白田 幸忠
既設鋼橋の振動モニタリング手法に関する研究
長井 正嗣
2007年,木曽川大橋において鋼材の腐食破断が発見され,既設橋梁の維持管理は喫緊の課題となっている.現在,構造物にセンサを設置してモニタリングを行い,健全性を評価する構造ヘルスモニタリングが注目されている.この中で,構造物の劣化や損傷による剛性の低下が振動より同定される動特性の変化に結びつくと考えられ,振動モニタリングに関する研究が積極的に行われている.
通常,既設橋梁の多くでは建設時の動特性が得られていないため,データの相対的な変化に基づいて健全性を直接評価することは難しい.また,健全性を評価するための計測位置,計測量,損傷の検出限界についても明確でないという大きな問題がある.
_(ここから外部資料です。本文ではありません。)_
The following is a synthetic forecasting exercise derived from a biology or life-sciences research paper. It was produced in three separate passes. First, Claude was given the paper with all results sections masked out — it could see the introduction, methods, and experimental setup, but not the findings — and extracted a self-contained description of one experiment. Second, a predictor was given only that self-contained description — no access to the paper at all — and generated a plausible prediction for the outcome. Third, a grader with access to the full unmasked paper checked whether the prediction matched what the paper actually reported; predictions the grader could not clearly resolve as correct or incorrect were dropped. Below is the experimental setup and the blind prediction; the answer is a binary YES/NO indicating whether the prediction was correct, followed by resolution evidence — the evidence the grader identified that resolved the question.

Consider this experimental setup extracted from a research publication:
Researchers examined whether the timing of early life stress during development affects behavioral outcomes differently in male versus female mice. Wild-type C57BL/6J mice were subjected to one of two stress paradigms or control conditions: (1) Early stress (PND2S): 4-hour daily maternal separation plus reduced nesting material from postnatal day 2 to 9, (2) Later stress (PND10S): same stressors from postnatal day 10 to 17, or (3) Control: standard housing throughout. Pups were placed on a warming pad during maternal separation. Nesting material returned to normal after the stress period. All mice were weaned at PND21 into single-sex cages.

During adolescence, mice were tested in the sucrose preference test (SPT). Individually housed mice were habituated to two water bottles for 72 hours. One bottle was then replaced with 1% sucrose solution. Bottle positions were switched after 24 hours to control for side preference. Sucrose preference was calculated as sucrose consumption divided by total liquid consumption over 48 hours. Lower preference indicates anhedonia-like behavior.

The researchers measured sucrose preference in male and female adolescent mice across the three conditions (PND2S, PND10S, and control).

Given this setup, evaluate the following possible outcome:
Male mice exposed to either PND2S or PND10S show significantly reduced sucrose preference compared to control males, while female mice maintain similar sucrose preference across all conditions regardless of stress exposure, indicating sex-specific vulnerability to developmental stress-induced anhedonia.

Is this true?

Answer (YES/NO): NO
以上より,本研究では既設橋梁の振動モニタリングで要求される計測位置,計測量,損傷の検出限界を把握することを目的として,以下の手順で研究を進めた.まず,対象橋梁の振動計測を行い,現況動特性を把握する.次に,現況動特性を反映したFEAモデルの作成と修正を行い,耐荷力解析により,応力が許容値を超過する部材を特定する.そして,その特定した部材に擬似的損傷を与え,構造物の冗長性を評価するリダンダンシー解析を行う.ここでは,固有値解析も実施して,損傷が動特性に与える影響を調査する.以上より,振動モニタリングで要求される計測位置,計測量ならびに損傷の検出限界について検討した.
本研究より得られた知見を示す.
・橋梁全体の固有振動数と振動モード形の変化
各部材グループに損傷(ここでは,破断)を与え,固有値解析を行った結果,橋梁全体の固有振動数が低下した.また,固有振動数の低下は,破断した位置が大きく変形する振動モード形ほど大きくなる傾向がある.
・部材の固有振動数の変化
部材の固有振動数は,破断することによって大幅に低下する.この部材局所の固有振動数の低下は橋梁全体の固有振動数の変化よりも大きいため,部材の損傷箇所の特定に有効である.
・損傷検出の限界について
下弦材,縦桁,横桁に関しては破断を与えても,固有振動数に変化が見られなかった.この原因として,下弦材,縦桁,横桁は床版と結合しており,部材の破断が床版の剛性の低下に影響しないため,固有振動数の変化がないと考えられる.